Recent revelations from the Climategate emails, originating from the Climatic Research Unit at the University of East Anglia, showed how all the data centers — most notably NOAA and NASA — conspired in the manipulation of global temperature records to suggest that temperatures in the 20th century rose faster than they actually did.
This has inspired climate researchers worldwide to take a hard look at the data proffered, by comparing it to the original data and to other data sources. An in-depth report, co-authored by myself and Anthony Watts for the Science and Public Policy Institute (SPPI), compiles some of the initial alarming findings with case studies included from scientists around the world.
We don’t dispute the fact that there has been some cyclical warming in recent decades — most notably from 1979 to 1998 — but cooling took place from the 1940s to the late 1970s, again after 1998, and especially after 2001, all while CO2 rose.
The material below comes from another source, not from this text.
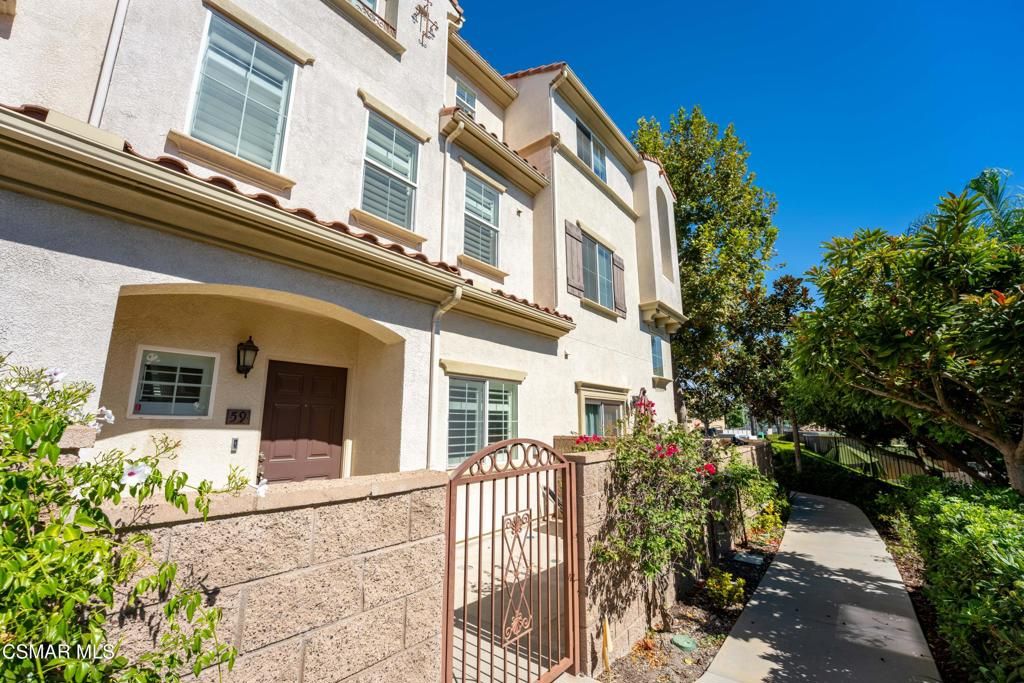 15633 Odyssey Drive 59, Granada Hills, CA 91344 — exterior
This fact alone questions the primary role in climate change attributed to CO2 by the IPCC, environmental groups, and others.
However, the global surface station data is seriously compromised.
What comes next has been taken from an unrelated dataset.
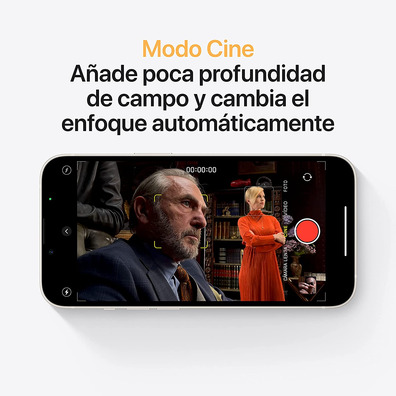 Apple iPhone 13 256GB Starlight MLQ73QL/A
There was a major station dropout — and an increase in missing data from remaining stations — which occurred suddenly around 1990. Just about the time the global warming issue was being elevated to importance in political and environmental circles.
A clear bias was found towards removing higher elevation, higher latitude, and rural stations — the cooler stations — during this culling process, though that data was not also removed from the base periods from which “averages,” and then anomalies, were computed.
The data also suffers contamination by urbanization and other local factors, such as land-use/land-cover changes and improper siting.
There are also uncertainties in ocean temperatures. This is no small issue, as oceans cover 71% of Earth’s surface.
These factors all lead to significant uncertainty and a tendency for overestimation of century-scale temperature trends. A conclusion from all findings suggests that global databases are seriously flawed and can no longer be trusted to assess climate trends, or rankings, or to validate model forecasts. Consequently, such surface data should be ignored for political decision-making.
Prior to the release of this paper, KUSI’s John Coleman — founder of The Weather Channel — aired a one hour prime-time special: Global Warming: The Other Side. The special was so successfully received that KUSI will be doing another special in February.
NOAA has already responded to the preliminary paper supporting John Coleman’s special through the Yale Climate Forum:
The accuracy of the surface temperature record can be independently validated against satellite records. Over the period from 1979 to present where satellite lower-tropospheric temperature data is available, satellite and surface temperatures track quite well.
Actually Klotzbach et al. (2009) found that when the satellites were first launched, their temperature readings were in relatively good agreement with the surface station data. There has been increasing divergence over time (exceeding 0.4C now), but the divergence does not arise from satellite errors. Further, they found that the divergence between surface and lower-tropospheric measurements, which has probably continued, is consistent with evidence of a warm bias in the surface temperature record.